El presidente Javier Milei intentó bajarle el tono a las durísimas críticas del arzobispo García Cuerva sobre la parálisis social y aseguró que las declaraciones «abren un debate» para salvar la visita papal de noviembre.
El juego de la política y la religión en la Ciudad de Buenos Aires se convirtió en un verdadero ring de boxeo disimulado con guantes de seda. El presidente Javier Milei salió a declarar que no se sintió para nada atacado por el demoledor discurso del arzobispo Jorge García Cuerva durante el Tedeum en la Catedral Metropolitana, intentando instalar que las duras palabras de la Iglesia son apenas una «oportunidad de discusión» constructiva. El oficialismo ensaya una pirueta retórica insólita para digerir un sermón que expuso con crudeza la falta de trabajo, de educación y el sufrimiento de los sectores más postergados del país. ¿De verdad nos quieren hacer creer que un reclamo por el hambre y la miseria es solo un debate teórico para escuchar por radio?

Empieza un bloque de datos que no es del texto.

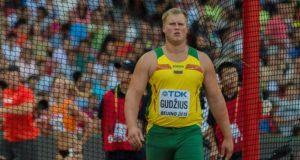 Disko metikas Andrius Gudžius pasiekė antrą sezono rezultatą pasaulyje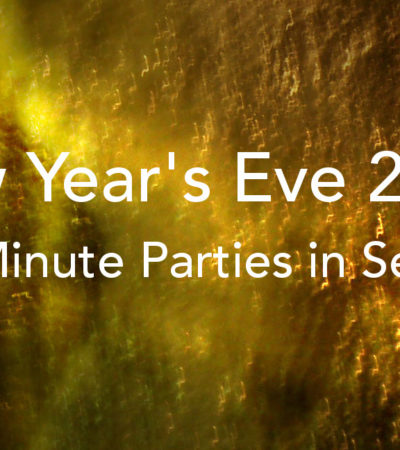 Last Minute New Year's Eve Parties 2015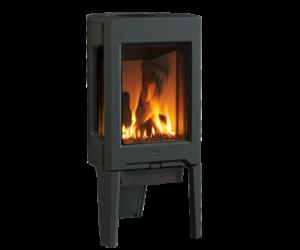 gf 160 gas fireplace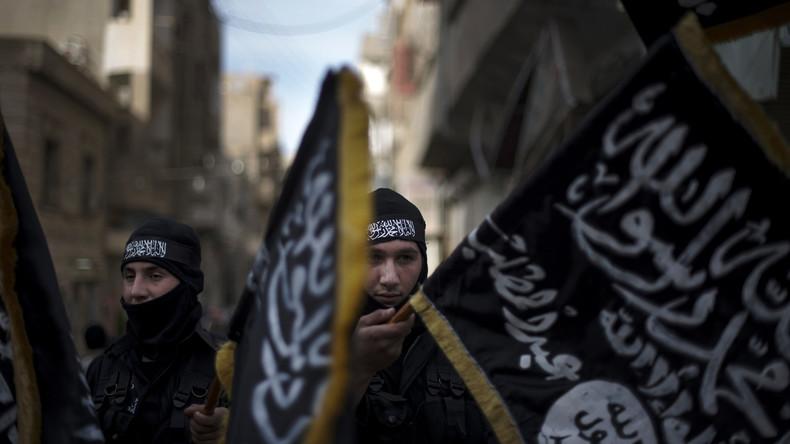 Baden-Württemberg: Ermittler nehmen mutmaßlichen früheren Kämpfer der Al-Nusra-Front fest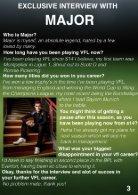 VFL MAGAZINE EDITION 5 - Page 3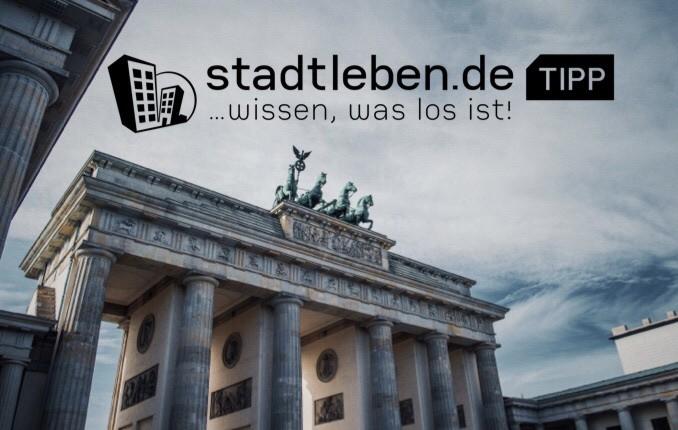 Brandenburger Tor, Berlin, Ausflüge, Ausflugsziele, Wochenende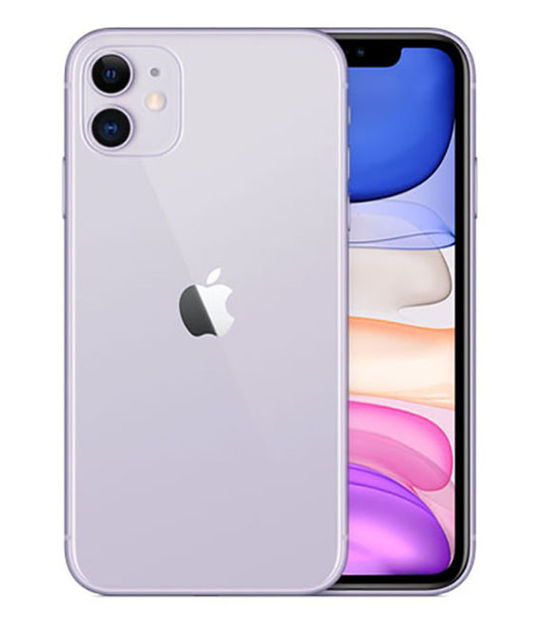 【中古】【安心保証】 iPhone11[128GB] SIMロック解除 au パープル
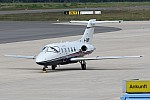 Bild: 16321 Registrierung: I-TOPX Fotograf: Andreas Airline: Top Jet Executive Flugzeugtype: Raytheon Hawker 400XP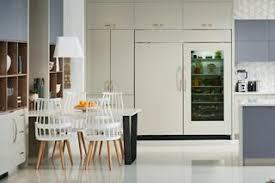 design craft cabinets design craft cabinets room gallery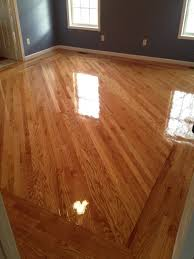 tongue and groove flooring how to install tongue and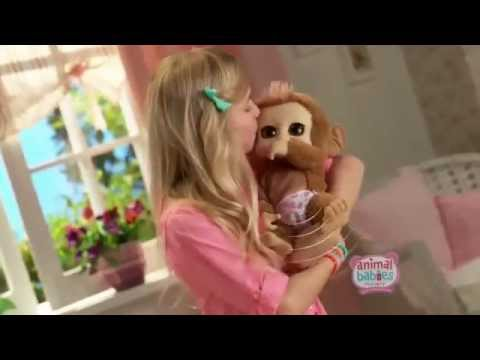 Toy Commercial 2014 - Animal Babies - Just Like Real Babies Ready for you To Adopt & Love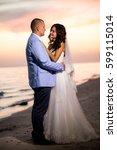 portrait of couple of lovers... | Shutterstock . vector #599115014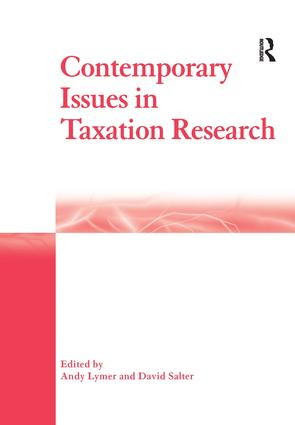 Contemporary Issues in Taxation Research: 1st Edition (e-Book) book cover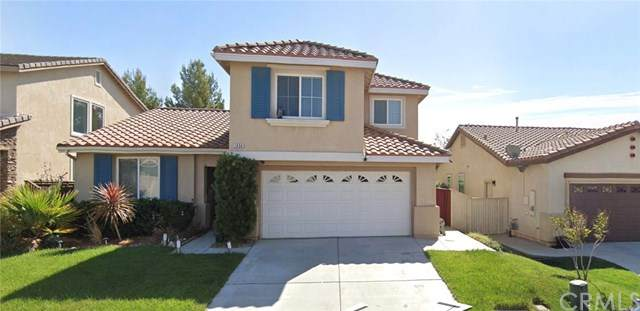 1454 Fallbrook Road, Beaumont, CA 92223 (#EV20192596) :: The Results Group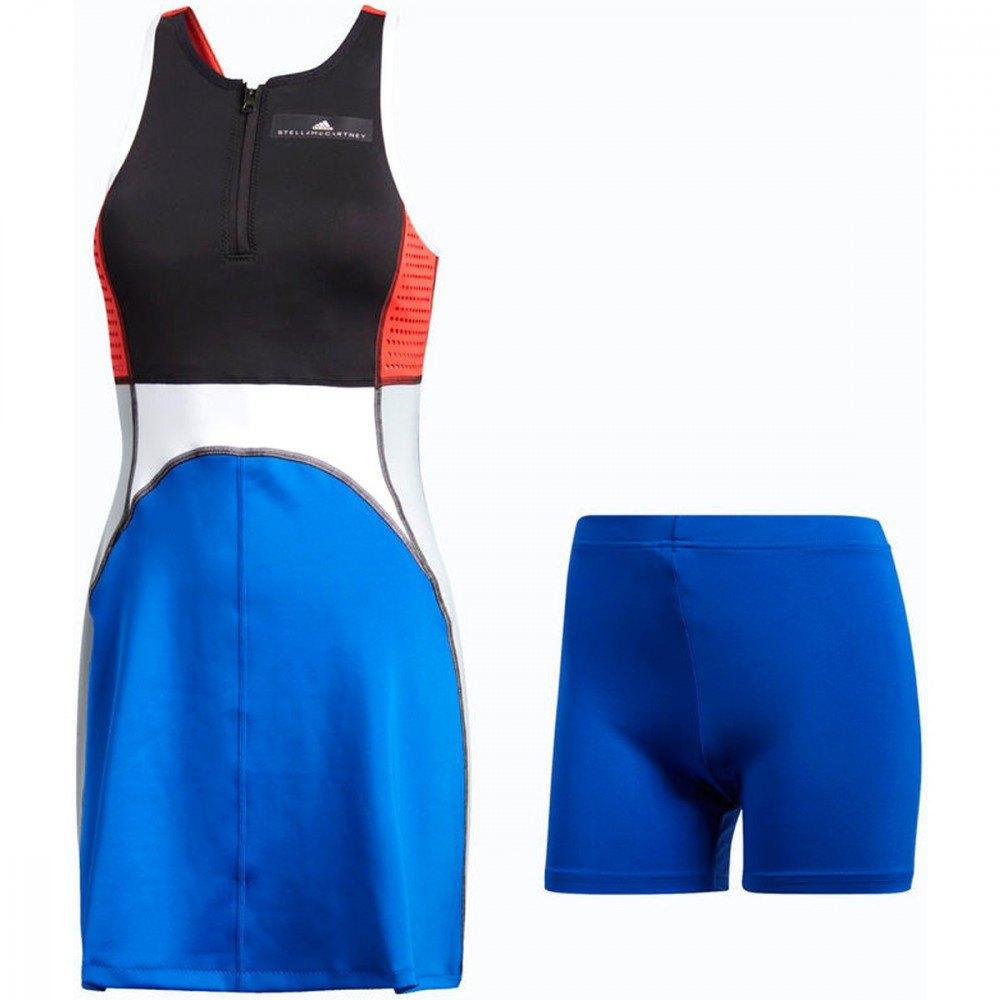 Adidas Stella Mccartney Barricade L Black / Bold Blue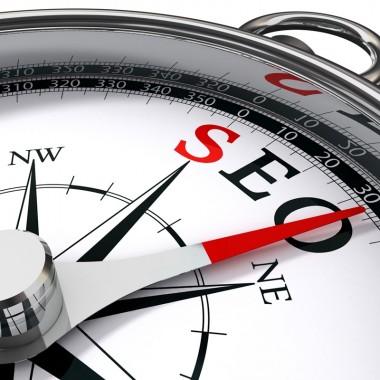 SEO Your Website: 5 Myths & 10 Tips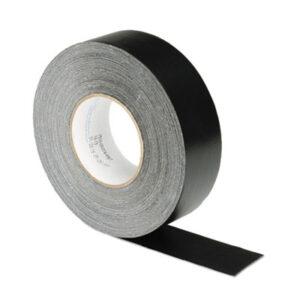 """(NSN0744963)NSN 0744963 AbilityOne® SKILCRAFT® Waterproof Tape – """"The Original'' 100 MPH Tape ( Per )"""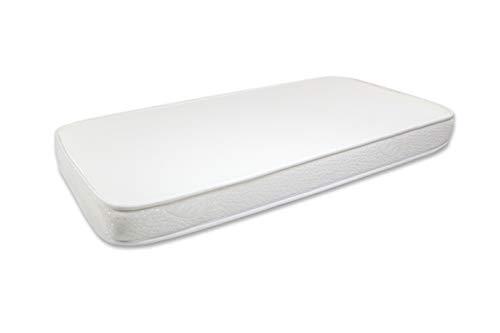 Seasons-Colchón de cuna ,material celular Air Active, Aloe Vera, Antiahogo con malla 3D, 58x118 para cuna de 60x120 cms, blanco (COLESCUNA)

La homilía eclesiástica caló hondo en la opinión pública porteña al exigirle a la clase dirigente que abandone de una vez el lenguaje hiriente, las calumnias y el juicio inmediato que tanto abundan en la comunicación oficialista. García Cuerva describió una realidad incontrastable: miles de ciudadanos postrados al borde del camino, paralizados en su dignidad y sin fuerzas para seguir sosteniéndose. Pero el jefe de Estado, lejos de acusar el impacto, decidió bajarle el precio al reclamo argumentando que el mensaje «es entendible desde su posición», una forma elegante de ningunear la advertencia del clero.
El trasfondo de tanta amabilidad sobreactuada tiene una explicación muy clara: el Gobierno nacional está desesperado por abrochar la visita del papa León XIV para el mes de noviembre. En los despachos oficiales saben perfectamente que la máxima autoridad del Vaticano jamás pisaría suelo argentino en medio de una guerra abierta con la Casa Rosada, por lo que el armado de este «acting» de convivencia pacífica resulta vital para los planes de la Cancillería. El propio mandatario ya se apuró a pronosticar que, salvo alguna desgracia, el viaje del Sumo Pontífice va a realizarse gracias a las gestiones diplomáticas del canciller Pablo Quirno.
Mientras el Ejecutivo nacional intenta maquillar la tensión para cuidar la agenda internacional, el debate por las responsabilidades de la crisis social quema en los comedores y en las calles de la Capital Federal. La estrategia oficial de sonreír ante el reto eclesiástico busca desactivar la bomba política, pero los cuestionamientos por la falta de oportunidades reales siguen pesando con la misma fuerza.
La tregua está firmada en los micrófonos, pero la distancia entre los despachos gubernamentales y los altares de la Iglesia es cada vez más grande. ¿Cuánto tiempo se puede sostener esta cordialidad forzada antes de que la realidad social dinamite el pacto de cara a fin de año?